To effect change on their own, some of the island's young people are marshaling scant resources to address social ills and shape Puerto Rico's future.

Alejandro Silva Diaz, 28, leads the nonprofit Mentes Puertorriqueñas en Acción, or "Puerto Rican Minds in Action." The organization, founded in 2007, aims to fill what Silva Diaz calls a “leadership gap” by making the country’s future political and business elite more attuned to the challenges facing ordinary and underprivileged Puerto Ricans.

“A lot of Puerto Rican leaders have read and heard about social problems, but do not know about them firsthand,” Silva Diaz said.

Mentes Puertorriqueñas focuses on finding internships for college students as a way of encouraging bright, socially conscious young people to stay on the island instead of moving to the mainland United States.

“We noticed that students who study abroad in the U.S. want to come back, but their friends, colleagues and network are based outside Puerto Rico,” Silva Diaz said. “Through the internship program, they have a network through which they can start.”

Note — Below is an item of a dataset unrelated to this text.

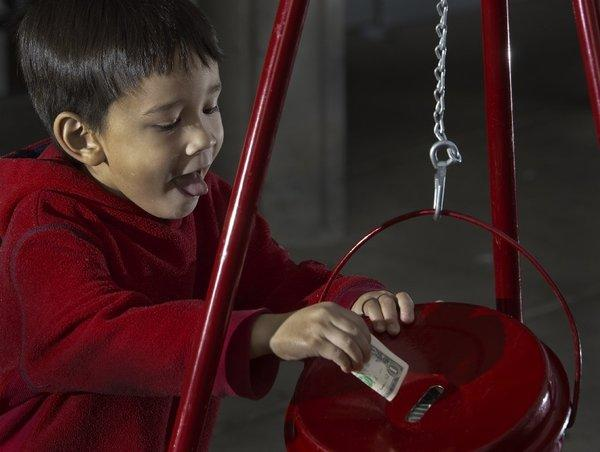 A young boy stuffs a donation into a Salvation Army kettle outside a grocery store in Virginia on Saturday. Unlike the charities that hire commercial fundraising companies, the Salvation Army gets to keep all the money its staff and volunteers collect in its kettles.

Jobs for young people are in short supply on the island, as a result of Puerto Rico’s decade-long economic slump. Those that are available often come through internships that pay little if any money, creating a barrier to a steady career path for students who cannot afford to work for no pay.

“Puerto Rico’s crime rate is pretty high,” Silva Diaz said. “A lot of young people are choosing to get involved in the black market.”

To learn about other grassroots activism efforts under-way in Puerto Rico, watch HuffPost RYOT’s documentary below. To watch this 360-degree footage on a desktop browser, tap and drag to look around. On a phone, pan by moving your phone.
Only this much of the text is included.